Texto extraído>
28 de enero de 2014

Miserables

Cada vez resulta más palmario que la crisis es en realidad un proceso de cambio en el equilibrio del poder político y económico hacia los intereses de la élite. Se hundió la industria manufacturera trasladándola a países con mano de obra regalada, se neutralizó el movimiento sindical y se están deprimiendo los salarios desde hace décadas para que el capital incremente sus ganancias. Para compensar los bajos salarios, el subempleo y el saqueo de la economía, se estimuló el crédito, que fue la solución a corto plazo para activar la demanda. Las consecuencias de estas maniobras arteras son una crisis brutal, una deuda impagable y los bancos en quiebra.
Esa misma élite que nos ha llevado a la miseria, ha convencido a nuestros mediocres políticos de que la culpa de todo la tiene el Estado del Bienestar, que es insostenible. Las ganancias en la última década han sido más altas que en las tres décadas anteriores, para conseguir estos resultados, el desempleo y el subempleo se han convertido en una forma de vida para millones de trabajadores. Basta con fijarse en la evolución del empleo en España: ha descendido la población activa, el número de parados es alarmante y el escaso empleo que se genera es temporal y a tiempo parcial. El trabajo a tiempo completo, pagado con un sueldo relativamente digno, es una excepción. Ahora los salarios y condiciones laborales son miserables.

Datos proporcionados>
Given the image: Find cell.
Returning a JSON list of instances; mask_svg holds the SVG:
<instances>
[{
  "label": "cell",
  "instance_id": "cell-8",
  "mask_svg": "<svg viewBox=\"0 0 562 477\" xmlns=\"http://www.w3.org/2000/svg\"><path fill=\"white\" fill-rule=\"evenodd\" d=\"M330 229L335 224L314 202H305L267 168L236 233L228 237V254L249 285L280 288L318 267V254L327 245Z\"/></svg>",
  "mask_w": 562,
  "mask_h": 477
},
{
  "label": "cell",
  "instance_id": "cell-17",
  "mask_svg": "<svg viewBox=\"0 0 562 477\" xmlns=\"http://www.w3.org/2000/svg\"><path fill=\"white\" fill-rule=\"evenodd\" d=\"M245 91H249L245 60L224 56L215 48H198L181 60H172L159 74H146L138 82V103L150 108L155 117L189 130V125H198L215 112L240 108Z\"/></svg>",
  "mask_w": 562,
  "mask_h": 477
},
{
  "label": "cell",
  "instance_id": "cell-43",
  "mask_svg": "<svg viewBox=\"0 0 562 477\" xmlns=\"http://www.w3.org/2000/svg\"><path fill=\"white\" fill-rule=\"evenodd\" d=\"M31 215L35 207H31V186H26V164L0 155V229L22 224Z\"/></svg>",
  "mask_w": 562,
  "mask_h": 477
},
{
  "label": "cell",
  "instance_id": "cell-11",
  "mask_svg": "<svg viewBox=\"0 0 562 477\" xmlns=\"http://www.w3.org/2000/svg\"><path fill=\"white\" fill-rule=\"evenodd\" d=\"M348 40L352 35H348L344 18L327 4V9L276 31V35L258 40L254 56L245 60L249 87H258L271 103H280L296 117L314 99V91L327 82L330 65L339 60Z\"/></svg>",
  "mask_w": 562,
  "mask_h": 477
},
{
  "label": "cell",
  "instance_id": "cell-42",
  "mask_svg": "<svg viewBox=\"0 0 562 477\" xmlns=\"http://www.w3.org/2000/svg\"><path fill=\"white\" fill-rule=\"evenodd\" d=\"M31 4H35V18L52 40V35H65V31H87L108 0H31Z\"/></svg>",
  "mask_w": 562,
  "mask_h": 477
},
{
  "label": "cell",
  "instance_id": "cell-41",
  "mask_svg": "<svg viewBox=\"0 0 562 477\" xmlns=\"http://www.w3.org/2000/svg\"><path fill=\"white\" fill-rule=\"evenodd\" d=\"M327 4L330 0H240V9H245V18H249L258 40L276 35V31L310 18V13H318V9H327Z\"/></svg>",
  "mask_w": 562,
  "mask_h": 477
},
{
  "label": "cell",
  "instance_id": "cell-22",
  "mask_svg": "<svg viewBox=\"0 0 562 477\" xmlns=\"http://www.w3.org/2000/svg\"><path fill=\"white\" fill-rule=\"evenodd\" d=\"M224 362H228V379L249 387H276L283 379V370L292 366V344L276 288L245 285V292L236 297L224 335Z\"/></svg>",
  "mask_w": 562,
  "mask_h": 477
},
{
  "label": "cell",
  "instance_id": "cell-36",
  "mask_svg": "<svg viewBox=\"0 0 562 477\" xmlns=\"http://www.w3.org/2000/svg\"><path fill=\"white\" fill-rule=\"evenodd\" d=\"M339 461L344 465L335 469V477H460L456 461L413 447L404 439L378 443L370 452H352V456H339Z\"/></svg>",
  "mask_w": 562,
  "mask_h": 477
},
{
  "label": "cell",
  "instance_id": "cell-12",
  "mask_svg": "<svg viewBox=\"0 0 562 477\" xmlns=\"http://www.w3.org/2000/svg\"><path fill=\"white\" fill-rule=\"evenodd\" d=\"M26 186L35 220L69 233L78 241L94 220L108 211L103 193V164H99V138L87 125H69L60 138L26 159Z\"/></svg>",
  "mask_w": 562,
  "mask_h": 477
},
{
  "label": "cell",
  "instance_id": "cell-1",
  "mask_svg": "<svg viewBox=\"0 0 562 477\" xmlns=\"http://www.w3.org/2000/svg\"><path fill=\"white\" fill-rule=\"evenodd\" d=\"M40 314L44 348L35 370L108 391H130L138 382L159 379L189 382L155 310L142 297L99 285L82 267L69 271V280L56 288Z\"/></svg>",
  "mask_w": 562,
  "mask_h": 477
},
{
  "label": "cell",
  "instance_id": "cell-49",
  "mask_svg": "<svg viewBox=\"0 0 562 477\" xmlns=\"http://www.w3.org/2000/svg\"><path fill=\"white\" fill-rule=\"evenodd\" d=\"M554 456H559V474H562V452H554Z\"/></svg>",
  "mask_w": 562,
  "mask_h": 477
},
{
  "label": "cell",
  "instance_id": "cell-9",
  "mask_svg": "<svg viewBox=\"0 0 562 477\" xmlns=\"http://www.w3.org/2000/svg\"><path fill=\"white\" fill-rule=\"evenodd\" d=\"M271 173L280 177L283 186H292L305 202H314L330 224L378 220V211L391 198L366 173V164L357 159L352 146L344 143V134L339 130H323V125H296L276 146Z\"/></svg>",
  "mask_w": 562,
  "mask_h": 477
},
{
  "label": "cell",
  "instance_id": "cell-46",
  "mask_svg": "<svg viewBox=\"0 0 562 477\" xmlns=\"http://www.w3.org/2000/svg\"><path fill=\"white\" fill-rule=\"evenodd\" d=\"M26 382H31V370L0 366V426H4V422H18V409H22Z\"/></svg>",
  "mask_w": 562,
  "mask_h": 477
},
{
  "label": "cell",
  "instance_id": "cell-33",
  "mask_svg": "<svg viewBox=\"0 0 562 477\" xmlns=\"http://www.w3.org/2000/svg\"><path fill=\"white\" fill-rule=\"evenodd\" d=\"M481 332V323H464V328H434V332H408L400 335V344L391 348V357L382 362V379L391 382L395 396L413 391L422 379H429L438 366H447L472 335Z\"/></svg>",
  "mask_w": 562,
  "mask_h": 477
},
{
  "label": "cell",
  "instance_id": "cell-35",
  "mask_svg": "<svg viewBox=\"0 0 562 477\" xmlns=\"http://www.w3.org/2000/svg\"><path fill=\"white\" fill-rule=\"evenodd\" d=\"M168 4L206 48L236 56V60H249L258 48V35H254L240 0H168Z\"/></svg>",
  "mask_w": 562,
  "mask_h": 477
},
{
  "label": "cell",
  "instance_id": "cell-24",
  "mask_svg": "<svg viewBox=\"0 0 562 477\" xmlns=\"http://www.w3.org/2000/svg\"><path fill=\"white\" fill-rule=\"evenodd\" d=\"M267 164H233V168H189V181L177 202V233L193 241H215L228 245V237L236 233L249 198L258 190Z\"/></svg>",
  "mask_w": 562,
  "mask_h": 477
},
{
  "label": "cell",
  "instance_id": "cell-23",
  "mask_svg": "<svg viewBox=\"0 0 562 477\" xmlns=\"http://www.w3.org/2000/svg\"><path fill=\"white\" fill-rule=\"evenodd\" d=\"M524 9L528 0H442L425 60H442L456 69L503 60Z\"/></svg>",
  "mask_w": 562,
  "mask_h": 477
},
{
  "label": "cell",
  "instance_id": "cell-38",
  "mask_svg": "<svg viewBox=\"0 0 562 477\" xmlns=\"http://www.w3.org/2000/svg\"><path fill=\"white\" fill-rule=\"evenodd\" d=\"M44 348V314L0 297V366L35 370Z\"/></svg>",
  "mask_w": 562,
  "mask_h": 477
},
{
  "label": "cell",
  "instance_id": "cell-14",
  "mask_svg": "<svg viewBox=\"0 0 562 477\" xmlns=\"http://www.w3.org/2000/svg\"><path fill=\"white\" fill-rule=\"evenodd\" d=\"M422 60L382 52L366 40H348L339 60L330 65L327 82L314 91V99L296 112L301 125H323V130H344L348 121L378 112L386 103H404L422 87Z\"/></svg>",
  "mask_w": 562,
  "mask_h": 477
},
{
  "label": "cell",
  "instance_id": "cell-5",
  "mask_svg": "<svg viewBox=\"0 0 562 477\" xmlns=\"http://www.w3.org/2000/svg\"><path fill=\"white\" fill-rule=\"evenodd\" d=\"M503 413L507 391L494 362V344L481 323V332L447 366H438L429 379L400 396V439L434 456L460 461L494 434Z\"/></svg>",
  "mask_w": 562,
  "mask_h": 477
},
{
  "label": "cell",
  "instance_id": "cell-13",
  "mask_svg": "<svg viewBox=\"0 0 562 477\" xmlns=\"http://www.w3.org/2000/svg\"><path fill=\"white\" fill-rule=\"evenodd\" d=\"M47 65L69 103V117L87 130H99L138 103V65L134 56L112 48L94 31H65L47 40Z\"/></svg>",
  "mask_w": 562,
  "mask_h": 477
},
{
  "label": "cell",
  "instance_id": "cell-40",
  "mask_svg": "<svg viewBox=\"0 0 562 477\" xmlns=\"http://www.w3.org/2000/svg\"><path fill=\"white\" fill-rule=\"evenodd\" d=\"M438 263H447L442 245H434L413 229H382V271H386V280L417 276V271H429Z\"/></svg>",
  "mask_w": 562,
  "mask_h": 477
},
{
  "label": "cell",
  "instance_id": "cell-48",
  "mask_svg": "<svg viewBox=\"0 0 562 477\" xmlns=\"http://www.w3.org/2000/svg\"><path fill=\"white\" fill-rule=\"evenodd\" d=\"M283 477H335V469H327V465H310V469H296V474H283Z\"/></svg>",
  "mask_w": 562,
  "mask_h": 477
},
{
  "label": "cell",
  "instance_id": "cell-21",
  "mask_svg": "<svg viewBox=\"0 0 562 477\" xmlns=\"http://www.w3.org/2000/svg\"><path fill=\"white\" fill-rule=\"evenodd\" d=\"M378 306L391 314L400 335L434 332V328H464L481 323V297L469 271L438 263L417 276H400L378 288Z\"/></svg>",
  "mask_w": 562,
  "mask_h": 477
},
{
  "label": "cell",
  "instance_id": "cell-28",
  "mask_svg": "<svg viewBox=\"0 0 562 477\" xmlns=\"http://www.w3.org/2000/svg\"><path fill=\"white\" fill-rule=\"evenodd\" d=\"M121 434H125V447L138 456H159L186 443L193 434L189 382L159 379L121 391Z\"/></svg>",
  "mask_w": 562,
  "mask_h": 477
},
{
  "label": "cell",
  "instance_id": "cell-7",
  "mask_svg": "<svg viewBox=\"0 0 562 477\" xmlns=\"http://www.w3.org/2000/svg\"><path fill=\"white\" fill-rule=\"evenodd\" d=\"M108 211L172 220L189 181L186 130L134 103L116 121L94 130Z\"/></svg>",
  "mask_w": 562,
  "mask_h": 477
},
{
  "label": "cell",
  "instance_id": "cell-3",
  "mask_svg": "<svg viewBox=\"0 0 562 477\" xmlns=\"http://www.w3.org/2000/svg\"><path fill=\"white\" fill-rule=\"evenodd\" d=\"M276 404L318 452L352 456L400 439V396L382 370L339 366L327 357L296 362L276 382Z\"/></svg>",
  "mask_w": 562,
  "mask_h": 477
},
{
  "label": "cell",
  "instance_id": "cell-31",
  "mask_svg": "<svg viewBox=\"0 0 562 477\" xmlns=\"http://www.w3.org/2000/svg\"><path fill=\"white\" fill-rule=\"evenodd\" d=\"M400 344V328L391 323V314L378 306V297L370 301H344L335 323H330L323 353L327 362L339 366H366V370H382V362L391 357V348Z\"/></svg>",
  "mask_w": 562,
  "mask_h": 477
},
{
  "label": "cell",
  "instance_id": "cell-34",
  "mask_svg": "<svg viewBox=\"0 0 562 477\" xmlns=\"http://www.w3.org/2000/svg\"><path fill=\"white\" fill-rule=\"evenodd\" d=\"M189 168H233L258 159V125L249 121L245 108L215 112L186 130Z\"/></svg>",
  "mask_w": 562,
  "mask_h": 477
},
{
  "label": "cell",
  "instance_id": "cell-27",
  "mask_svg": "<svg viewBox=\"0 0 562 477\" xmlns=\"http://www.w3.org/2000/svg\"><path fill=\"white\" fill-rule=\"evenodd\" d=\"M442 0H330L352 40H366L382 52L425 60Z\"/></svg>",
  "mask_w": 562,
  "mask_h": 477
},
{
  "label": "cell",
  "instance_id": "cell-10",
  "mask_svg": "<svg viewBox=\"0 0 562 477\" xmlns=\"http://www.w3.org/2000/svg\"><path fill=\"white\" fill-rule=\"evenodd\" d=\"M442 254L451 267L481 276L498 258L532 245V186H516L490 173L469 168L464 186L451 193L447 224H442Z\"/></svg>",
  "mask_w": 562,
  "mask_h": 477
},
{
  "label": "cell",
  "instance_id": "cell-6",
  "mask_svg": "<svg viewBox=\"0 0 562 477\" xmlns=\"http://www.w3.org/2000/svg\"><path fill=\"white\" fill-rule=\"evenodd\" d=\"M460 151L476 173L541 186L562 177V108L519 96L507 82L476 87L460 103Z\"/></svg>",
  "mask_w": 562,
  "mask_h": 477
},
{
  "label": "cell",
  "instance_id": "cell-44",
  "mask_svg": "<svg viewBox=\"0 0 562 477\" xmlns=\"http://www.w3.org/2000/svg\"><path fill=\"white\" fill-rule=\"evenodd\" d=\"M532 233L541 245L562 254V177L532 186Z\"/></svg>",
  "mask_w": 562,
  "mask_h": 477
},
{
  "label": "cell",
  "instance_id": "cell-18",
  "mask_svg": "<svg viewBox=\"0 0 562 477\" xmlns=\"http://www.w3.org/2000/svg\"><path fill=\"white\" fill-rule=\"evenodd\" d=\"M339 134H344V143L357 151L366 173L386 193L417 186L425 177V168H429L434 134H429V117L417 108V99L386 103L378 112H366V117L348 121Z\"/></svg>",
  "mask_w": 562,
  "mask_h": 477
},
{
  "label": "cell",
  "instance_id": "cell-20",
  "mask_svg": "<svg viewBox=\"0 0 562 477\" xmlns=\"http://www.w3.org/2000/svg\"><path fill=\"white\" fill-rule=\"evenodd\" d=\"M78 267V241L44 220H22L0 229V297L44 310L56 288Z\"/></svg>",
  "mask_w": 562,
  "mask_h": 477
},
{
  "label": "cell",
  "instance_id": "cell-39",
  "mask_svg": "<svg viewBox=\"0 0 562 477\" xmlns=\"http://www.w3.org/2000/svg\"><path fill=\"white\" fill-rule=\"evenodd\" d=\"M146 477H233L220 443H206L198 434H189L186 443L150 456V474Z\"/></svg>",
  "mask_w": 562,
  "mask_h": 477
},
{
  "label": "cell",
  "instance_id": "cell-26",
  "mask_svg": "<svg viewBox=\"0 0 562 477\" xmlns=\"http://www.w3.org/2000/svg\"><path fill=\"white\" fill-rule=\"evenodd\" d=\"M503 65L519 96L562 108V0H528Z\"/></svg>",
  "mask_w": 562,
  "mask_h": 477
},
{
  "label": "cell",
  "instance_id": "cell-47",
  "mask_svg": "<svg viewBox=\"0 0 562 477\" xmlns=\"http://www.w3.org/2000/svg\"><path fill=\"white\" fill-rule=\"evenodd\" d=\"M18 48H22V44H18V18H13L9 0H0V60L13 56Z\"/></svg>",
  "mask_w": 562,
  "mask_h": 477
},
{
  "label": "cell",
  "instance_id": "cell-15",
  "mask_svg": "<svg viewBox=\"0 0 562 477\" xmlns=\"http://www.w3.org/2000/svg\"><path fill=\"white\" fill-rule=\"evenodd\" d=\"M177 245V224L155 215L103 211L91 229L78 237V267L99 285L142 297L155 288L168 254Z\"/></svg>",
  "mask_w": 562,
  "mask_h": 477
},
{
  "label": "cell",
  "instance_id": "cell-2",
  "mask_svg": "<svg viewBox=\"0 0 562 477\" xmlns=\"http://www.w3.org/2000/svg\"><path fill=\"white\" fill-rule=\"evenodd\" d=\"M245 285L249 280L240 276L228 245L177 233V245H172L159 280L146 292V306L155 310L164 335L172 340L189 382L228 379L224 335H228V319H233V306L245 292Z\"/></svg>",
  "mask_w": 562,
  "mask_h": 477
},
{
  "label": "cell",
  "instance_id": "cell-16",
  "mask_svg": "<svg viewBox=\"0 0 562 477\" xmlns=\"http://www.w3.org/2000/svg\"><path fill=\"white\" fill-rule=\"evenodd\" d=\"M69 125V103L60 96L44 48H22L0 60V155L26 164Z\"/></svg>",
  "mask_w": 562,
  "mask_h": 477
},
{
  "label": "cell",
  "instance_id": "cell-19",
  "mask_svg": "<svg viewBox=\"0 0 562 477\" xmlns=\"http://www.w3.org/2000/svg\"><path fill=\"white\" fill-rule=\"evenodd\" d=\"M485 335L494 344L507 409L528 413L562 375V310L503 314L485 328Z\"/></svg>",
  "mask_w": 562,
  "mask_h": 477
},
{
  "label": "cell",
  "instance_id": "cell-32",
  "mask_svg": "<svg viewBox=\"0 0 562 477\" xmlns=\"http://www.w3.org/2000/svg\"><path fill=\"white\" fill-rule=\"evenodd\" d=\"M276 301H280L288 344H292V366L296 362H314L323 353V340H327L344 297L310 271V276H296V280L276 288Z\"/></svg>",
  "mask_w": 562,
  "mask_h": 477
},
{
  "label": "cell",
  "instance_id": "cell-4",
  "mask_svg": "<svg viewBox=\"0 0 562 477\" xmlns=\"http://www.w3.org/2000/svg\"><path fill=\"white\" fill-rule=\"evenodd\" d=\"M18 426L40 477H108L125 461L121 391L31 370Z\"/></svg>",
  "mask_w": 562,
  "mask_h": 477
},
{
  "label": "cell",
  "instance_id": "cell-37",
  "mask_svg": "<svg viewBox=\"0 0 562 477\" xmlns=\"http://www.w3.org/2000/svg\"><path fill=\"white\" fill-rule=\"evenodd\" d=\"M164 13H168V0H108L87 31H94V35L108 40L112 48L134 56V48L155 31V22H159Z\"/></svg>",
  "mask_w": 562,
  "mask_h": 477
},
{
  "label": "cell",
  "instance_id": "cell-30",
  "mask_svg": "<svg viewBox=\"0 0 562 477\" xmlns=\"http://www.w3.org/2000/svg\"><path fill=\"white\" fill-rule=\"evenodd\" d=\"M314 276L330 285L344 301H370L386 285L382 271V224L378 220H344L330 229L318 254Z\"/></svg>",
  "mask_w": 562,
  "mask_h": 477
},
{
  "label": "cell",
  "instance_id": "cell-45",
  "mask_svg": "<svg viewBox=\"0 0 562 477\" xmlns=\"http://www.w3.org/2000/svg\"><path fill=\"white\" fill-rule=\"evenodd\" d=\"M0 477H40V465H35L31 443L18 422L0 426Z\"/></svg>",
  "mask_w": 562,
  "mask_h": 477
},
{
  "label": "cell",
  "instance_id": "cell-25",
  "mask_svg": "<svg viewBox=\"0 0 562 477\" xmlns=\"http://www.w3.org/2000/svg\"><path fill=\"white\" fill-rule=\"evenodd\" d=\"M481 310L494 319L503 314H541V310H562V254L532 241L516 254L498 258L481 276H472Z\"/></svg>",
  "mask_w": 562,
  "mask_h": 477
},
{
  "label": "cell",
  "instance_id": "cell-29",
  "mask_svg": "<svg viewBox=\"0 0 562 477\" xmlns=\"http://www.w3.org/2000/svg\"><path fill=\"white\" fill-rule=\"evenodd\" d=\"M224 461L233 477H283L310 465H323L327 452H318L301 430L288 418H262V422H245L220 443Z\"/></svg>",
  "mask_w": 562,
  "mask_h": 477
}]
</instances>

Ejercicios>
1. Según el texto sobre la crisis, ¿qué se estimuló para compensar los bajos salarios, el subempleo y el saqueo de la economía?
2. Transcribe, por favor, el fragmento del texto sobre la crisis que va desde «28 de enero» hasta «bancos en quiebra.», ambos incluidos.

Respuestas>
1. El crédito.

2.
28 de enero de 2014

Miserables

Cada vez resulta más palmario que la crisis es en realidad un proceso de cambio en el equilibrio del poder político y económico hacia los intereses de la élite. Se hundió la industria manufacturera trasladándola a países con mano de obra regalada, se neutralizó el movimiento sindical y se están deprimiendo los salarios desde hace décadas para que el capital incremente sus ganancias. Para compensar los bajos salarios, el subempleo y el saqueo de la economía, se estimuló el crédito, que fue la solución a corto plazo para activar la demanda. Las consecuencias de estas maniobras arteras son una crisis brutal, una deuda impagable y los bancos en quiebra.